For various languages, embedded DSLs exist aiming at model analysis and transformation. For instance, FunnyQT [9] is a Clojure library providing model querying and transformation services based on in-place (mutable) transformations. Another approach is based on embedded DSLs for model transformation in Scala [6]. All these efforts use some form of mutability to achieve their goals, while we depend on a strictly immutable representation of models.

Representing References with Immutable Data. A first approach is to see a model as a graph in the mathematical sense: model elements represent nodes, non-primitive fields are edges. Such graphs can be easily represented as a (binary) relation. Binary relations have the advantage that all operators from relational algebra like, join, intersection, projection and transitive closure are available for querying models. The disadvantage, however, is that transformations on the graph representation are hard to express in a functional style.

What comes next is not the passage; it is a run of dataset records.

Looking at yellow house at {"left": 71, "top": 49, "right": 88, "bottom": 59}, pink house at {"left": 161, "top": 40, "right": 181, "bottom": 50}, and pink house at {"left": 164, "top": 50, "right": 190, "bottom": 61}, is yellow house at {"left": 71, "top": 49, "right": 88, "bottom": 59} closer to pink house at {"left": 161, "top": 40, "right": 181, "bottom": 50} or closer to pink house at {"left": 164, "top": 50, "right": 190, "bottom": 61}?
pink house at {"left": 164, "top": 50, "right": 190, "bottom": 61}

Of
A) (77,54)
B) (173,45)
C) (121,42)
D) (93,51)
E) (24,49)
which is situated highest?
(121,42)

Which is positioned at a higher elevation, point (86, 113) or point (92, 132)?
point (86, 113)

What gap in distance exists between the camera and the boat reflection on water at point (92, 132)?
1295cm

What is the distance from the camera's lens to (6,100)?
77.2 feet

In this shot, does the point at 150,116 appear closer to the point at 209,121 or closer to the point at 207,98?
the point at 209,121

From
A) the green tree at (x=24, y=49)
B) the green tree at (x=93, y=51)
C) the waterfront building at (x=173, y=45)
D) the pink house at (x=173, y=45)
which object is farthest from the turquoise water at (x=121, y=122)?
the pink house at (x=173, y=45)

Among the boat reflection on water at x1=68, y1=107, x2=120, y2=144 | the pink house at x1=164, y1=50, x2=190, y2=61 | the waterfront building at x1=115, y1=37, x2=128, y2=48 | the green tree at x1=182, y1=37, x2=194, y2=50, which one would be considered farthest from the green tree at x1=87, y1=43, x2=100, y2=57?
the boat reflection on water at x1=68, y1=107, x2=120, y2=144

A path is a well-known method to describe a connection between two nodes in a graph or between the root of a tree and one of its (grand)children. In term-graph rewriting [21] a path is a simple list of integers denoting the indices of edges to be taken along the path. Paths in the context of model transformation could be represented as sequences of field accesses and collection indices. A reference to a model element could be encoded as such a path, starting at the root of the model. Unfortunately, these paths become out of date as soon as the model itself is transformed.

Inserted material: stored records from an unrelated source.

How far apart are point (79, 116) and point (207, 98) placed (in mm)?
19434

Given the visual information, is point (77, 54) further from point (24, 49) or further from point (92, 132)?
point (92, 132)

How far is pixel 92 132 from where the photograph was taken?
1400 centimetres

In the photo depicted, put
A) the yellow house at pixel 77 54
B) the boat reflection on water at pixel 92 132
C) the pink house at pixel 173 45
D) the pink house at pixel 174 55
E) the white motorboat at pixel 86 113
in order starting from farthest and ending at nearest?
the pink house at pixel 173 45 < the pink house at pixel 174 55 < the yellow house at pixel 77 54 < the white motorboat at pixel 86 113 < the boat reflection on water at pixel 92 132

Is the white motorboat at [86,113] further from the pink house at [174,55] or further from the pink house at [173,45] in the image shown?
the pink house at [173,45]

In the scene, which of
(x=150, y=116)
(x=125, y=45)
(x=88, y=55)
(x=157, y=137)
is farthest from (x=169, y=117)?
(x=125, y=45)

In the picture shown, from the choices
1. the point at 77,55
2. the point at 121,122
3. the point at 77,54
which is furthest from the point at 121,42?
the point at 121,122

Assigning an identity to a graph node is a non-issue in an imperative or object-oriented setting, where a pointer or an object identity are readily available. In a database context an automatic primary key can be associated with records for later reference. Primary keys, however are local to an entity or class type, so to interpret a foreign key one needs information about the schema. Refs simulates these models using unique identities, which are scoped relative to a realm, instead of globally, or locally.

Representing graph structured data in functional programming is a well-researched problem. Erwig [4] introduces an inductive approach for defining generic graphs and graph algorithms in Haskell. Claessen and Sands [2] introduce a simple extension to Haskell based on non-updateable reference cells, together with an equality test in order to make sharing observable. Gill [7] presents an alternative solution based on generic reification of values with unobservable sharing to graphs with observable sharing. A more recent approach is based on structured graphs [18], which uses recursive binders inspired by parametric higher-order syntax [1] to represent cycles. It is, however, as of yet unclear, how to express non-trivial model transformations in these styles.

6 Conclusions

A lot of research on bridging modelware and grammarware has been focused on how to map textual concrete syntax to model-based abstract syntax. In this paper, have explored a similar bridge from the dual perspective of model transformation. We have presented a simple encoding of cross references in Rascal, a functional meta-programming language, featuring immutable data. The experience of implementing a sample of well-known model transformations has been largely positive: transformations are very concise, and can fully exploit Rascal ’s powerful pattern matching and traversal primitives. However, some directions for improvements are clearly visible. Performance seems to be adequate for model transformations in general, but starts to degrade quickly when models are traversed and updated frequently (as happens in the case of model execution). Further research is also needed into language extensions of Rascal to make model transformation even more elegant and efficient. The next step is to investigate mappings from and to meta-model formalisms, so that existing modeling technology can be leveraged from within Rascal, as well as the other round, that Rascal can be applied in model-driven engineering scenarios.